ACTIVITIES:
1. Duplicate the passage of the Treasury yields commentary starting at "U.S. Treasury yields" and ending at "the data release.".
2. In the Treasury yields commentary, what price did WTI oil reach, and by what percentage did it rise?

───── EXTRACT PROVIDED ─────

U.S. Treasury yields edged higher, with the 10-year up 1 bp to 4.4306% and the 2-year more than 2 bps higher at 3.9705%, as markets await April CPI. Headline inflation is expected to rise to 3.7% YoY from 3.3% in March, while core inflation is seen at 2.7% versus 2.6%, reinforcing a cautious, hawkish backdrop for the Fed. Oil moved above $100 a barrel, with WTI up 2.5% to $100.45, adding to inflation pressure ahead of the data release.

Analysis

The immediate market setup is a classic “higher-for-longer with a growth scare” cocktail: energy is re-accelerating headline inflation just as labor data is softening at the margin. That combination is usually hostile to duration in the front end but not nearly as supportive for cyclicals as a pure reflation shock, because the market starts to price a Fed that has less freedom to ease into weakening demand. The first-order winner is the dollar and front-end volatility; the second-order loser is anything dependent on cheaper financing, especially small-cap balance sheets and rate-sensitive consumer credit. The key second-order effect is margin compression for industries that cannot pass through fuel and transport costs quickly: airlines, parcel/logistics, chemicals, and low-end discretionary retail. If oil holds above $100 for even a few weeks, the inflation impulse hits CPI with a lag and forces the curve to reprice the probability of no cuts this year, which is more painful for equities than the absolute level of yields alone. ADP’s softer weekly pace matters less as a single print than as evidence that the economy is losing slack exactly when the Fed is least able to respond. Contrarian read: the market may be overestimating the persistence of the energy impulse. Geopolitical oil spikes often fade faster than consensus expects, and if the CPI pass-through is mostly headline rather than core, the inflation scare may be a one- or two-month event rather than a regime shift. That creates a window to fade extreme rate repricing after the print if services and core reaccelerate less than feared. The biggest tail risk is not simply hotter CPI; it is a “bad mix” of sticky core and weaker labor that pushes the Fed toward prolonged restraint while earnings estimates for consumer and industrial names get revised down. In that scenario, the curve can bull-flatten or bear-flatten depending on growth data, but equity breadth should deteriorate as multiple compression overtakes any nominal revenue benefit from higher energy. The next 1-3 weeks are the key catalyst window; beyond that, sustained oil above $100 is needed to make this a durable macro regime change.

───── DATASET SECTION ─────

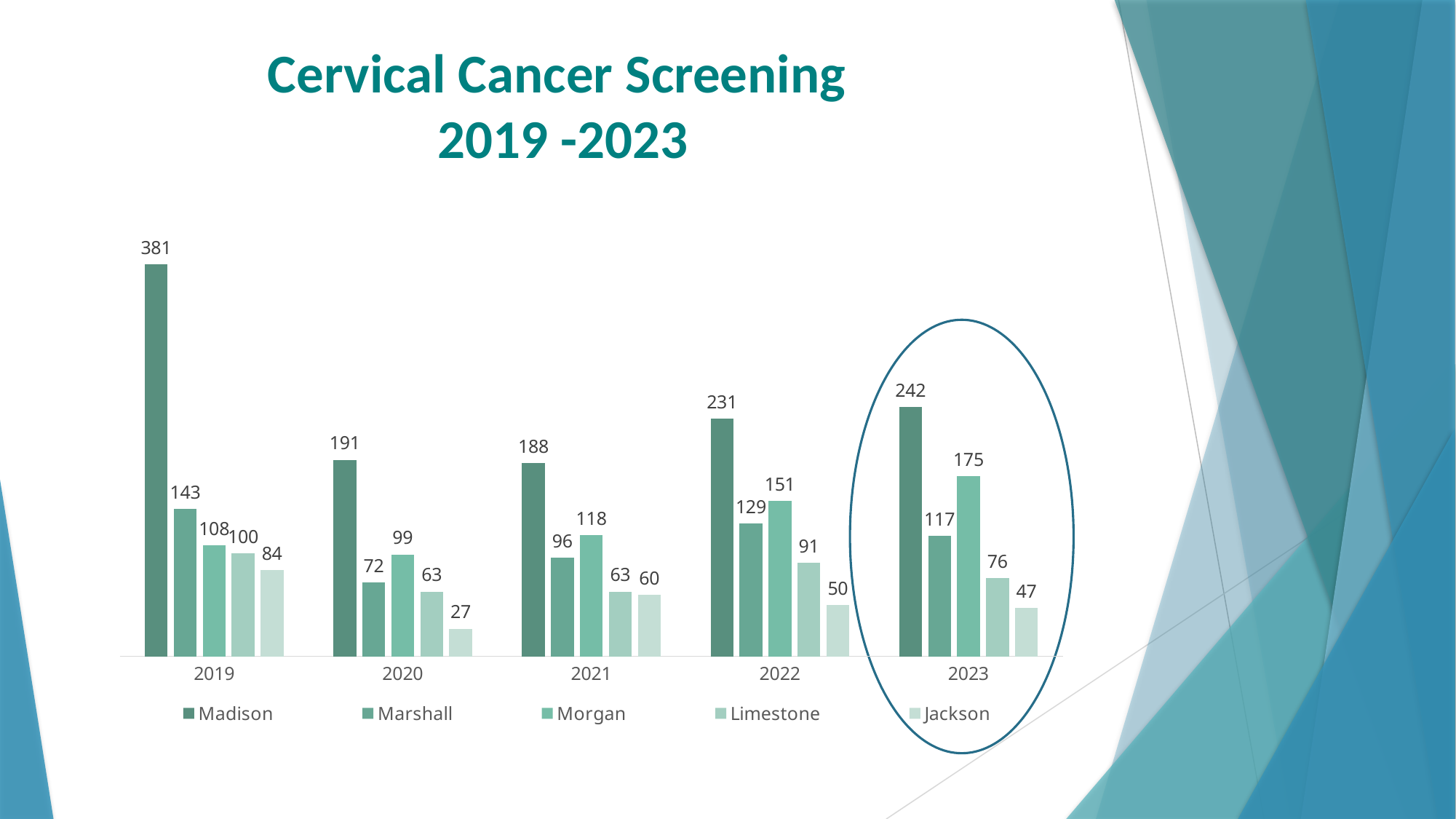
What is the value for Madison in 2019? 381 What is the title of the chart? Cervical Cancer Screening 2019 -2023 How many years are shown on the x axis? 5 What kind of chart is shown on the slide? Bar chart What is the value for Morgan in 2023? 175 Which is larger in 2022, the value for Marshall or the value for Morgan? Morgan Which year has the highest value for Madison? 2019 What is the difference between the Madison values in 2019 and 2023? 139 Which year has the lowest value for Jackson? 2020 What is the value for Jackson in 2020? 27 Does the value for Morgan rise or fall from 2022 to 2023? Rise How many series does the legend list? 5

─────

RESPONSES:
1.
U.S. Treasury yields edged higher, with the 10-year up 1 bp to 4.4306% and the 2-year more than 2 bps higher at 3.9705%, as markets await April CPI. Headline inflation is expected to rise to 3.7% YoY from 3.3% in March, while core inflation is seen at 2.7% versus 2.6%, reinforcing a cautious, hawkish backdrop for the Fed. Oil moved above $100 a barrel, with WTI up 2.5% to $100.45, adding to inflation pressure ahead of the data release.

2. WTI rose 2.5% to $100.45 a barrel.